By the time the doors opened, there were hundreds and hundreds of people in line and we were proud to be right at the front.  The doors opened and everyone behind us suddenly rushed forward.  I was pushed to the side and was getting smashed on the post between the double doors.  I could not move and I was starting to really get crushed.  Luckily, Andrew was able to grab my arm and pull me through while pushing at the others rushing in.  My left ribcage, arm, hip, and leg were completely bruised the next day from this.  Crowds can be scary and dangerous.  We got inside and had still had to pee urgently, so that took precedence over getting front row so we headed to the bathrooms.  Urinating when you have to go that badly is more difficult than you would expect.  It's like your body is clamping down so hard to keep you from pissing yourself that it is difficult to start to release.  Once we were able to finally get flowing it was almost orgasmic.

We headed out to the main floor (I thought there would be chairs! I didn't realize that general admission usually meant standing only in the main area) but after checking it out, I decided that my left side was too sore from getting squished entering that I needed to sit.  So much for well-laid plans to get in the front.  We found some decent seats in the balcony on Gene's side and waited for the show to start.  I was mildly looking forward to Faster Pussycat but didn't really care for Slaughter (Up All Night was way overplayed at this time).  Unfortunately, the guy next to me was pretty drunk and All Slaughter All the Time!  Before the show and during Faster Pussycat he kept regaling me with stories about how much he liked Slaughter, why Mark Slaughter was so awesome, and how much he was going to screw all night to Up All Night.  I continuously told him that I didn't care and that I was trying to watch the show but to no avail.  I thought about changing seats but these seats had one great advantage - there were some cute girls right behind us that had cut off their shirts to just below their breasts.  Every time they would raise their arms and scream (which they did a lot) their shirts would rise up exposing their breasts.  So with a little bit of a head tilt, we could see boobies were jiggling above us quite often.  This was awesome for teenage boys.  There was a lot of boob flashing in the crowd that night (I don't remember any at Prince or Tom Petty).

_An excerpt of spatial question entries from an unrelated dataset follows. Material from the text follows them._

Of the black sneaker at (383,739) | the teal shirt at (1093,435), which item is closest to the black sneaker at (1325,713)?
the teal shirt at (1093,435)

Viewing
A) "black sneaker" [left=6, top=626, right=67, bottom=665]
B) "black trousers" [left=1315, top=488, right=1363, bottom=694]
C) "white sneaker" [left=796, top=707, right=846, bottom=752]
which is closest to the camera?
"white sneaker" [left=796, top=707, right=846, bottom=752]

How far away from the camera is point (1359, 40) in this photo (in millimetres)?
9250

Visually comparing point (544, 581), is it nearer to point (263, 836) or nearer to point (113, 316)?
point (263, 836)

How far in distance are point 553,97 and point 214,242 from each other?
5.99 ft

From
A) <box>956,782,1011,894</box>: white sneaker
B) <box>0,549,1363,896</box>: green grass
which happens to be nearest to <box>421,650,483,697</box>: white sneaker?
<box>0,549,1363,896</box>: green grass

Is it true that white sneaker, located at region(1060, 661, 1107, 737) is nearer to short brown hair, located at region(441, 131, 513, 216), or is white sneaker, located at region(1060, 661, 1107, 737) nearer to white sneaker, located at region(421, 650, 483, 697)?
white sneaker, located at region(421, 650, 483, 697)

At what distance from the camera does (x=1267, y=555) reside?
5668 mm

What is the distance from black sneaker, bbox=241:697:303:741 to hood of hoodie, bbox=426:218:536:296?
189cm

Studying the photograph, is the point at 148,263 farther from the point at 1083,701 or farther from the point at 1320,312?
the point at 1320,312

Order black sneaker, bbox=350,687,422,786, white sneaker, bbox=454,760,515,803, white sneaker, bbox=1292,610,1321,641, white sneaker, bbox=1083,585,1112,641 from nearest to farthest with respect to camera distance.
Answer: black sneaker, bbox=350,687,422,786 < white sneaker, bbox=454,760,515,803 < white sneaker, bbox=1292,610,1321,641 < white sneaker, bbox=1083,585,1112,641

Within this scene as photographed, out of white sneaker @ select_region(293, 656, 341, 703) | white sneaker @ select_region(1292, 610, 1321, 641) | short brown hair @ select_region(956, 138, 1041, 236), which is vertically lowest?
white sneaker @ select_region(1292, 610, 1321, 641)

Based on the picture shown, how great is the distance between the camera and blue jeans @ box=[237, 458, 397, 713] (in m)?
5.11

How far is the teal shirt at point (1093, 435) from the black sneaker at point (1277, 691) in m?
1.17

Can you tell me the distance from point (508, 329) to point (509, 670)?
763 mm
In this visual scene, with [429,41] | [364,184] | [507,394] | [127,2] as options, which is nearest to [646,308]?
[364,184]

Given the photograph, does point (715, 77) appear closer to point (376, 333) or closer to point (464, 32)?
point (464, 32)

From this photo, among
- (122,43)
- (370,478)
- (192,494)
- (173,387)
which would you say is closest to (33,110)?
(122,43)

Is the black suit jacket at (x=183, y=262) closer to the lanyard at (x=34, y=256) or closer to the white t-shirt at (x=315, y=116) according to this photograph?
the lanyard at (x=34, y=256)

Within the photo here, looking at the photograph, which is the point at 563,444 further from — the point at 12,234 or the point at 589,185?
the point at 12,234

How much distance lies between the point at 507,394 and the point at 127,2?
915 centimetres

Faster Pussycat was OK, Slaughter was OK but I was really mostly just waiting for KISS.  The lights go out and the announcer says "You wanted the best, you got the best.  The hottest band in the world...KISS!"* and the crowd went crazy.  I was surprised at the crowd noise level difference between the opening bands and the main act.  It seemed like a lot of people were cheering and singing along with Slaughter, but that paled in comparison to KISS.  The crowd was loud and then energy was intense.  It was so cool hearing all these songs that I listened to for years played live.  I thought it was a great show - the music, the lights, the lasers, the boobs!  THIS was a rock and roll show.  The only thing missing was KISS wearing their makeup (and as always, I wished that they played something from Music From the Elder).  I spent all the money I had on a couple of concert tees (one which was later stolen and one fell apart) and a Crazy Nights picture disc record (which I still have).  I think this concert is the one that really started my love for concerts.

*At the time, I thought this was pretty clever - "Ha! he is doing the intro from the Alive album.  That's funny."  I did not realize that this was done EVERY SINGLE TIME Kiss plays.  I would soon grow to hate it.